Kagan, a media research group within S&P Global Market Intelligence, estimates that 4G adoption in Finland reached 56 per cent of total mobile subscribers in 2016, with customers in the Nordic country using more data per capita than in any European country due to the availability of low-priced, unlimited access to sophisticated mobile networks.

The report in summary:

  • Kagan estimates that total Finnish mobile subs topped 10.0 million in 2016, representing a mobile adoption rate of 182 per cent of the total population. Penetration rates this high are usually indicative of markets with a high proportion of prepaid subs or a highly developed M2M market, but Finland lacks both of these features.
  • High mobile penetration in Finland is a derivative of low-priced, unlimited LTE markets. Unlike most European and North American countries, Finland never eschewed the unlimited data plan and instead, most plans feature pricing models differentiated by throughput speed, not data volume.
  • Advanced and financially accessible LTE networks belie an emerging trend of substituting slower fixed-network subscriptions with mobile broadband. As such, postpaid connections represents the vast majority (88.9 per cent) of subs, as Finnish consumers are apt to purchase more than one postpaid connection, often for a tablet or mobile hotspot.
  • Mobile service revenue in Finland has been on an upward trajectory, rising by a CAGR of 1.1 per cent between 2012 and 2016 and reaching 1.7 billion euros in 2016. Total ARPU, while rising, is low by European standards, growing to an estimated 14.36 euros in 2016.
  • We expect mobile subscribers to rise modestly over the next 10 years, growing by a CAGR of 0.7 per cent between 2017 and 2027 to an estimated 10.8 million subs. Mobile penetration has little room for growth as prepaid subscribers continue to fall and population is projected to grow by an anemic 0.32 per cent over the next 10 years.

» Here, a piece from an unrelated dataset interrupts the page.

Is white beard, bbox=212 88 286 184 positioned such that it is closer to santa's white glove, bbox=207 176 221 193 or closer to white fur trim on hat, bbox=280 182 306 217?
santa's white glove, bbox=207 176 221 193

The subscriber growth we anticipate will derive largely from expanding M2M subs and, to a lesser extent, the substitution of fixed broadband for mobile, particularly when 5G services come online in 2020.
  • Our model projects mobile service revenue will grow by a CAGR of 2.7 per cent between 2017 and 2027, outpacing expected inflation of 1.84 per cent over the same period.
  • Prices in Finland are low by the relative standard of its peers, and our model assumes an upward price correction extending into the next decade, particularly with the launch of new service based around the launch of 5G networks.